Selling successful records never proved too difficult for Ronstadt in any of her eras. What did prove difficult, however, was retaining autonomy over her art and her persona in the male-dominated industry. Canciones de mi Padre appears, then, as not only a beautiful and impressively successful album, but as evidence of Ronstadt’s remarkable perseverance and clarity of vision. As she performed the songs in full Mexican regalia and in the lower end of her powerful vocal range, Ronstadt commanded both the music and the room. While she had complained that the arena tours of the 1970s forged a disconnect between singer and audience, performing Canciones de mi Padre to old and new fans alike allowed Linda to hold her personal heritage in common with Mexican listeners and share that heritage with audiences unfamiliar with Mexican music.
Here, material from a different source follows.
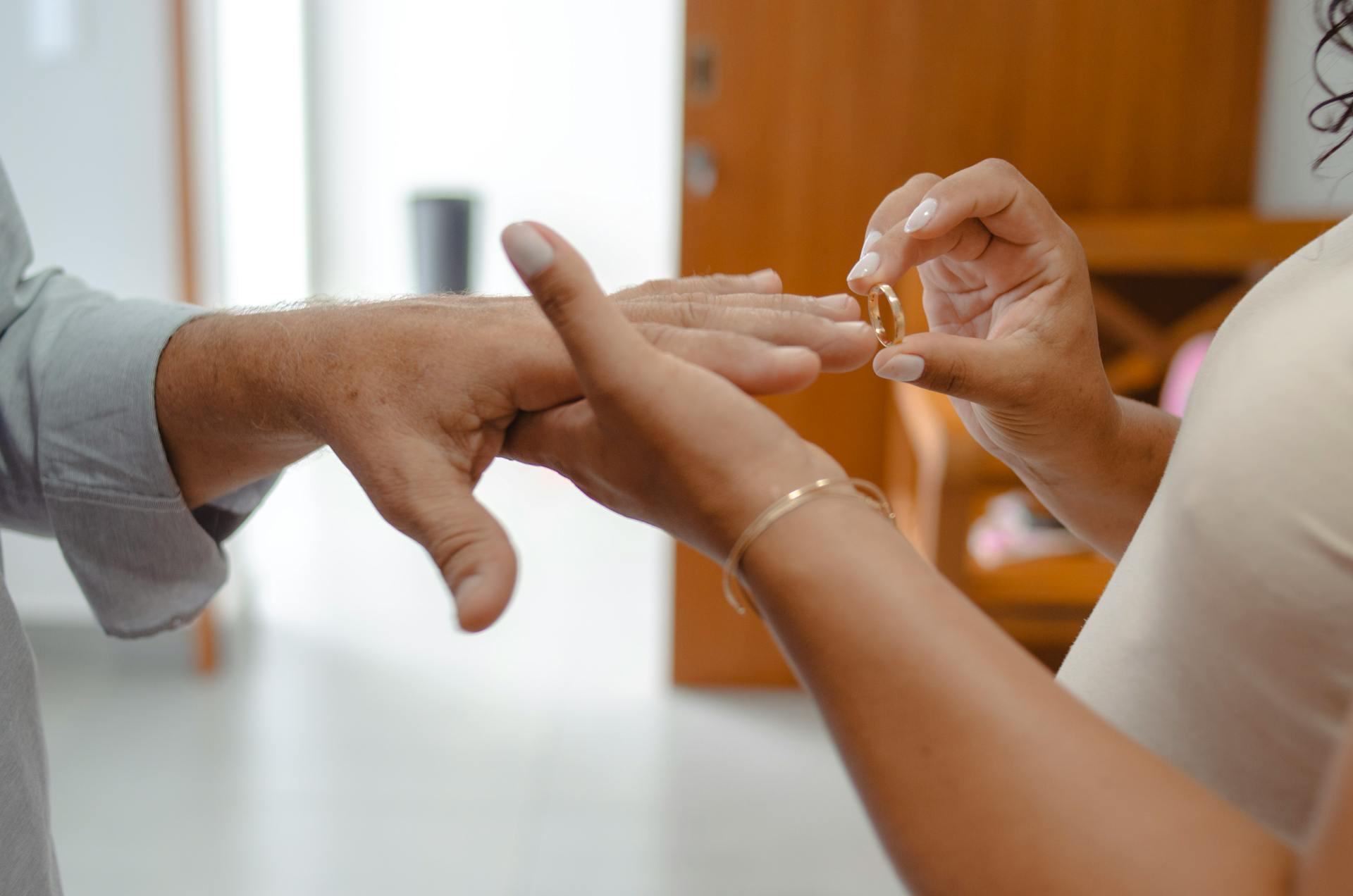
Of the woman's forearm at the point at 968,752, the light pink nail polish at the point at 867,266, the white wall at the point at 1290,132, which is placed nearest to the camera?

I learned about Linda Ronstadt for the first time in the documentary Laurel Canyon even though I’d heard her voice for years before. When I took the time to explore her career post-Laurel Canyon, Ronstadt’s Mexican heritage and hugely successful Spanish language music came as news to me. It seemed as though the most remembered and invoked segments of her career were those which fit neatly into a cultural milieu. After all, Ronstadt remains best known for her years in the Laurel Canyon scene (and her subsequent arena rock era) and her work on Trio. Looking beyond her musical eras, many people might be acquainted with Ronstadt largely by an awareness of high profile relationships she had. This, to me, flattens the brilliance of Ronstadt’s approach to art and celebrity. She was never content to remain in an artistic environment that had grown stale or restrictive and she fought to present herself and her work on her own terms. A pure love of singing and songs themselves propelled Ronstadt through one of the most varied, technically impressive, and authentic careers in recent memory. It is a disservice to her, then, and to other artists who record both English and Spanish language music, to remember her career within the very boundaries she fought to break.
Margaret Tilley is a rising junior at Barnard College.